# Determinant of a matrix with symmetric positive definite block

In reviewing linear algebra for an exam, I encountered the following problem:

Let $A \in \mathbb{R}^{n\times n}$ be symmetric positive definite. If $x$ is any nonzero vector, show that $$\det\begin{pmatrix} a_{11} & \cdots & a_{1n} & x_1 \\ \vdots & \ddots & \vdots & \vdots \\ a_{n1} & \cdots & a_{nn} & x_n \\ x_1 & \cdots & x_n & 0\end{pmatrix} < 0$$

I solved the problem using this identity:

$$\begin{pmatrix}A& B\\ C& D\end{pmatrix} = \begin{pmatrix}A& 0\\ C& I\end{pmatrix} \begin{pmatrix}I& A^{-1} B\\ 0& D - C A^{-1} B\end{pmatrix}$$

Applied to the case above, the original determinant is equivalent to $\det(A)\det(-x^T A^{-1} x)$; since $A$ is symmetric positive definite, $A^{-1}$ is as well, so $x^T A^{-1} x$ is a positive number, and it follows that the expression is negative.

Now to my question: is there another (better) way of solving this problem? My first thought was to approach the problem by induction, but that seemed to be a dead end. I had to look up the above identity which won't be an option for an exam.
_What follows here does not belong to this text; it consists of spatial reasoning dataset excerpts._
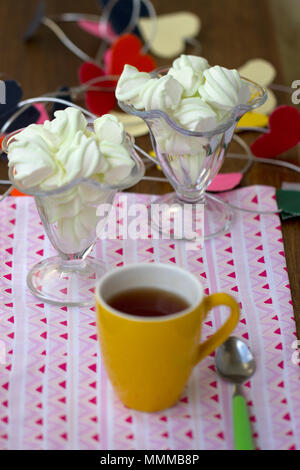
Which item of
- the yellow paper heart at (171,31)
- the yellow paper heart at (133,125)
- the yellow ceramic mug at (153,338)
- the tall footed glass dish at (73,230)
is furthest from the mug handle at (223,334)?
the yellow paper heart at (171,31)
Call your $(n+1)\times(n+1)$ matrix $B$. If $B$ is singular, then its last column is a linear combination of the first $n$ columns, i.e. $Au=x$ and $x^Tu=0$ for some vector $u$. Thus $x^TA^{-1}x=x^Tu=0$, which is impossible because $A$ is positive definite and $x$ is nonzero.
Therefore $\det(B)\ne0$. If $\det(B)>0$, then all leading principal minors of $B$ would be positive and hence $B$ is positive definite. But this is a contradiction because $B$ has a zero on its diagonal. Therefore we conclude that $\det(B)<0$.